課題一覧:
- A) 教科書の性差別に関する文章の【1】の段落に出てくる冊数と回数を、単位をつけてすべて挙げてください。
- B) 記録のうち「Spatially, does cabinet」を含む行から記録の最後までを、「cabinet drawer」を「dresser drawer」に変えて書き直してください。それ以外は変えないでください。

8都市の女子大学生、教育部長に小中学教科書の性差別的内容の是正求める建議の手紙
建議の手紙を送った女子大学生たちは、「1908年3月8日、1万5000人の女性がニューヨークで男女平等の権利を勝ち取るためにデモをしましたが、女性たちのスローガンは『パンとカーネーション』でした。パンは経済的保障の象徴で、カーネーションは生活の質の象徴でした。私たちに幼い時からジェンダー平等な環境を保障し、教科書や先生のお話から、生徒たちが女性の価値を理解できるように希望します」と語っています(1)。
女子大学生たちはお互い会ったことはなく、インターネットで知り合ったそうですが、みな女性の権利の問題に関心を持っていたので、何かやろうということになったそうです。
女子大学生たちは、現在の教科書に対する不満を語り合ううちに、それが個人の問題ではないとこがわかりました。彼女たちが多くの国語や歴史、思想・道徳などの教科書を分担して調べたところ、以下のような問題があることがわかりました(2)。
【1】女性は、本文と挿絵に出てくる頻度が男性よりはるかに低い。女子学生たちが言うには、ある学者の報告によると、小学校の教材の12冊の中で、図版に男性が出くるのは198回だが、女性は130回である。物語の文中には、男性は152回出てくるが、女性は42回しか出てこない。また、高学年になるにつれて、主役として男性のほうが女性より多く出てくるようになる。

(空間に関する設問集からの記録)
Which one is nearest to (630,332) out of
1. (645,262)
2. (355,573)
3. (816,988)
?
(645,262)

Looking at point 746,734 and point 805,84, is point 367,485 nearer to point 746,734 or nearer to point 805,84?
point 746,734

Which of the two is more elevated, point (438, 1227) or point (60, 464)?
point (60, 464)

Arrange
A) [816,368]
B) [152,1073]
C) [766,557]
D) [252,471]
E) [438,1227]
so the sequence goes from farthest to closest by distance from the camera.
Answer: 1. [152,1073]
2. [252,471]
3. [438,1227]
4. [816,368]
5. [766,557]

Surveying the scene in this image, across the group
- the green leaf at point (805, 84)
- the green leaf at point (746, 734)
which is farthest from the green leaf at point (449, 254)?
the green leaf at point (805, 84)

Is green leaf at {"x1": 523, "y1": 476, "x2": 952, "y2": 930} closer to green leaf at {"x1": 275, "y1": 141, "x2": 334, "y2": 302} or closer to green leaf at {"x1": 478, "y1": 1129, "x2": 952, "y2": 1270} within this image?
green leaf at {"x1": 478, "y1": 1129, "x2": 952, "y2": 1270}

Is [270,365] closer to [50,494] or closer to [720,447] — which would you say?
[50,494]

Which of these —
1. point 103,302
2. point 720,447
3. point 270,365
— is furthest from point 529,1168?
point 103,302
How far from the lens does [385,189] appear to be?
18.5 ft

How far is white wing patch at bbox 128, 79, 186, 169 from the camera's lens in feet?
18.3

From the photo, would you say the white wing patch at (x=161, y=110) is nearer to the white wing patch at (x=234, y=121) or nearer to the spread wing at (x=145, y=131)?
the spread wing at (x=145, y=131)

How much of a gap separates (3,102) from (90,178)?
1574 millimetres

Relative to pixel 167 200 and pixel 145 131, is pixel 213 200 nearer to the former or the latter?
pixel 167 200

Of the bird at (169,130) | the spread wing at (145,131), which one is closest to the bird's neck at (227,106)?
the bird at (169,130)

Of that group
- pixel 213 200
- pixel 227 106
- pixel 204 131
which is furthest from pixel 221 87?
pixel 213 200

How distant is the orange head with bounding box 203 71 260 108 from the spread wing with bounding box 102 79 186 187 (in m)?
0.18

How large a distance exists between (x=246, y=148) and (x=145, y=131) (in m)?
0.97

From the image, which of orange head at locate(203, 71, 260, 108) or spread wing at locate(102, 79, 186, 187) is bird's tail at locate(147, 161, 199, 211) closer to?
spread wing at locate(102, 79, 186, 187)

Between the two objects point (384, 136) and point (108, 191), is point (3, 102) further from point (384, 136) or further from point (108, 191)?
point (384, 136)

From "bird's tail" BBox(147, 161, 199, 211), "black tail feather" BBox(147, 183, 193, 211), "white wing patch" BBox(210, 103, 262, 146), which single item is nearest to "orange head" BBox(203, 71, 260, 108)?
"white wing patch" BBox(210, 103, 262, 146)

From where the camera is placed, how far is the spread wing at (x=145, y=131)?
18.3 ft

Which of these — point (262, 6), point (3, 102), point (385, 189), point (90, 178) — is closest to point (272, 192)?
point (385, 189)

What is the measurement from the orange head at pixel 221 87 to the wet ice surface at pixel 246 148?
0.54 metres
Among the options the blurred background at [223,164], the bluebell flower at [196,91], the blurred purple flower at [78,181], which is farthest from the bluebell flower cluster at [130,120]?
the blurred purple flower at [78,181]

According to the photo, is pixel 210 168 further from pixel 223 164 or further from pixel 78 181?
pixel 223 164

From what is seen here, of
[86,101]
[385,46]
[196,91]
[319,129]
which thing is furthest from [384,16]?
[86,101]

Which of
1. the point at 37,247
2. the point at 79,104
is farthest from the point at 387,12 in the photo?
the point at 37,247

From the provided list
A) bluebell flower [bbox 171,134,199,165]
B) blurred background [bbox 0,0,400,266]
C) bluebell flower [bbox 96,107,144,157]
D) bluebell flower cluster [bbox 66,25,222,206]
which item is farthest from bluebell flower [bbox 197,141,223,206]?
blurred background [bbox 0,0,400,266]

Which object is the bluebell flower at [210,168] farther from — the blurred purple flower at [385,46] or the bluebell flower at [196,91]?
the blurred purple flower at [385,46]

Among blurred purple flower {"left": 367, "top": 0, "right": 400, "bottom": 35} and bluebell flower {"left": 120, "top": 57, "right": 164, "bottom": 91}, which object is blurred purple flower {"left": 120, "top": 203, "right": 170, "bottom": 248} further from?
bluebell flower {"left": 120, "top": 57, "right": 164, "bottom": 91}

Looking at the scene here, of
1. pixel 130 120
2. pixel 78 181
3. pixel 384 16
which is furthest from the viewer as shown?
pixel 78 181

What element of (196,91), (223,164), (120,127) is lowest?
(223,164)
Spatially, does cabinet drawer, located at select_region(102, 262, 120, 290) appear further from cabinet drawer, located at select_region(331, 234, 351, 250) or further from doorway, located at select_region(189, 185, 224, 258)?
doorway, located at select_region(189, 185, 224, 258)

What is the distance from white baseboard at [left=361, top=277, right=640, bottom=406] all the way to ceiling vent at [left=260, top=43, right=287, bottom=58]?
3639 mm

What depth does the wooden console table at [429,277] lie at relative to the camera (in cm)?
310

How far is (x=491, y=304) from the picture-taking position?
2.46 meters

各課題の解答:
- A) 12冊、198回、130回、152回、42回

- B)
Spatially, does dresser drawer, located at select_region(102, 262, 120, 290) appear further from dresser drawer, located at select_region(331, 234, 351, 250) or further from doorway, located at select_region(189, 185, 224, 258)?
doorway, located at select_region(189, 185, 224, 258)

What is the distance from white baseboard at [left=361, top=277, right=640, bottom=406] all the way to ceiling vent at [left=260, top=43, right=287, bottom=58]?
3639 mm

What depth does the wooden console table at [429,277] lie at relative to the camera (in cm)?
310

How far is (x=491, y=304) from the picture-taking position?
2.46 meters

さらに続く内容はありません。